Despite the appeal of a blowout year, however, performance tends to peter out after investors jump into a hot new fund. Yet even with the lackluster returns of late, many investors have resigned themselves to sticking with hedge funds. The financial crisis taught them that even more important than making money was not losing the money you had.

Reflecting that perspective, hedge funds have started to change how they sell themselves. For decades, funds have marketed themselves as “absolute return” vehicles, meaning that they make money no matter the market conditions. But as more and more money crowds into them, the terminology has started to change. Now, managers and marketers increasingly speak of “relative returns,” or performance that simply beats the market.

“In general, they’re probably not going to have the blowout returns of the ‘80s and ‘90s,” said Francis Frecentese, who oversees hedge fund investments for the private bank at Citigroup. “But hedge funds are still a good relative return for investors and worth having in the portfolio.”

Gauging by the inflows, pensions seem to agree.

This year, major pensions in New Jersey and Texas lifted the cap on hedge fund investing by billions of dollars. The head of New York City’s pension recently said its hedge fund investments could go as high as $4 billion, a roughly tenfold increase from current levels. Illinois added another $450 million to its portfolio last month, which already managed about $1.5 billion in hedge fund investments.

About 60 percent of hedge funds’ total $2 trillion in assets comes from institutions like pensions, a big shift from the early days when hedge funds were the province of ultra-wealthy individuals.

As the investor base has changed, hedge funds themselves have grown into more institutional businesses. The biggest firms have vast marketing, compliance and legal teams. They hire top-notch accounting firms to run audits, and their technology infrastructure rivals that of major banks.

They make money even off mediocre returns. A manager overseeing $10 billion, for instance, earns $200 million in management fees simply for promising to invest the assets. Investment returns of 15 percent, or $1.5 billion, would translate into another $300 million in earnings for the hedge fund.

By contrast, a mutual fund that invests in the shares of large companies charges less than half a percent in management fees, or less than $50 million.

Psychology plays a meaningful role in hedge fund investing. Investors often pile into the hottest funds, even well after their best years are behind them.

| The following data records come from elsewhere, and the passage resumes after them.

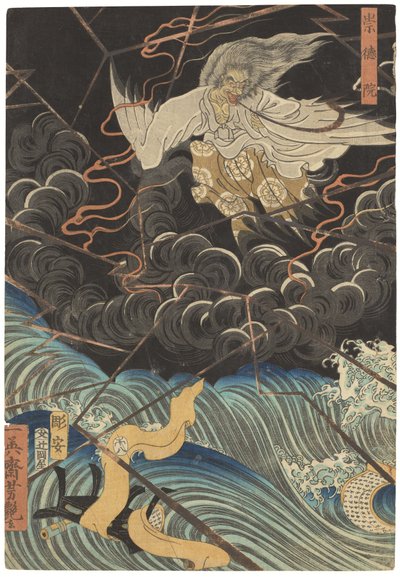 Tametomo homare no jukketsu (Dziesięć słynnych zalet Tametomo), ok. 1858 (drzeworyt) autorstwa Utagawa Yoshitsuya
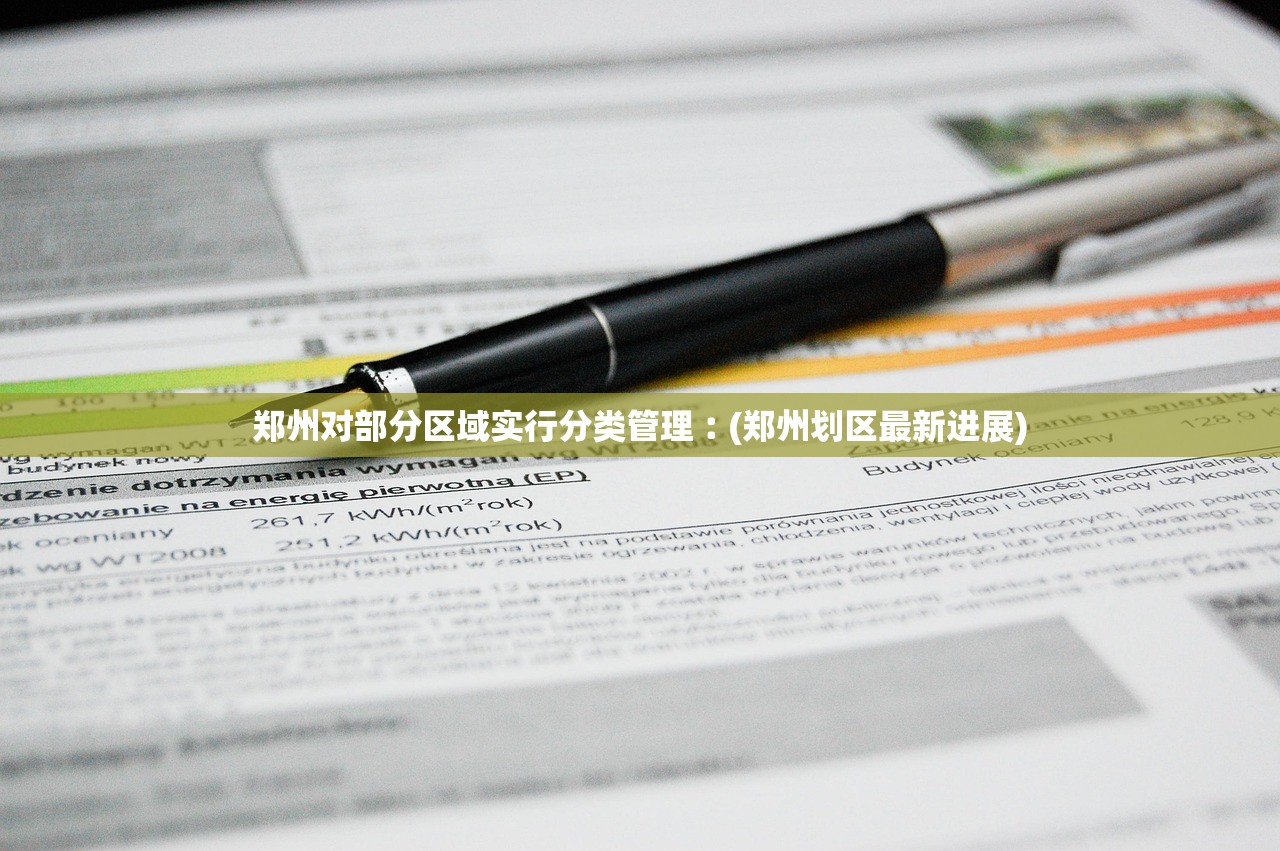 郑州对部分区域实行分类管理︰(郑州划区最新进展) 郑州对部分区域实行分类管理︰(郑州划区最新进展)
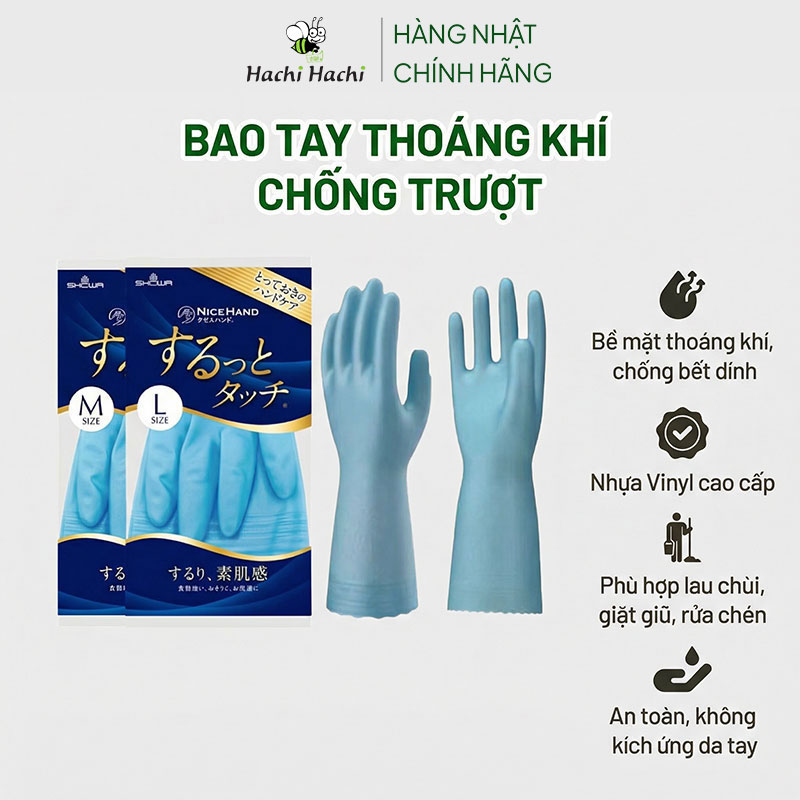 Bao tay thoáng khí chống trượt Size M  thương hiệu SHOWA GLOVE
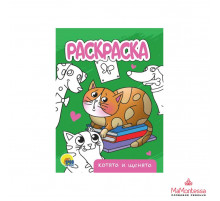 Раскраска А5 эконом. Котята и щенята.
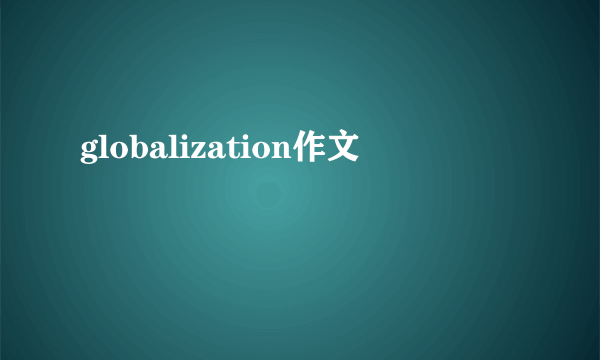 globalization作文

This year’s must-have manager is John A. Thaler — despite having closed his fund to new investors last year in the face of a flood of money. While little known outside Wall Street, Mr. Thaler and his stock-picking prowess have been the talk of the hedge fund world. A former star portfolio manager at Shumway Capital Partners, Mr. Thaler developed a reputation early on as an astute analyst of media and technology companies.

His hedge fund, JAT Capital, had done well since its founding in 2007, and this year, as returns climbed to 40 percent amid the market upheaval, investors clamored to gain entry.

Then, last month, two of his biggest holdings, Netflix and Green Mountain Coffee Roasters, took a bath. His fund fell by nearly 15 percent in a few short weeks, a reminder that even high-flying managers can quickly fall back to earth.

But few hedge fund managers have risen and fallen so quickly and so publicly as Mr. Paulson, the billionaire founder of the industry giant Paulson & Company.

He made his name after earning billions of dollars in 2007 and 2008 with a prescient bet against the subprime mortgage market. Afterward, investors clamored to get money into the fund, and by the start of 2011 assets had swelled to $38 billion.

This year, Mr. Paulson has lost gobs of money on an incorrect call that the United States economy would recover. One of his major funds was down nearly 50 percent, while others fell more than 30 percent. Investors who poured money into Mr. Paulson’s hedge fund after his subprime bet have given back gains from 2009 and 2010, according to an investor analysis.

But last month, when investors had the opportunity to flee the fund that had suffered the worst losses, most instead chose to stick around. Some even put more money into Mr. Paulson’s funds, despite losing almost half of their holdings this year.”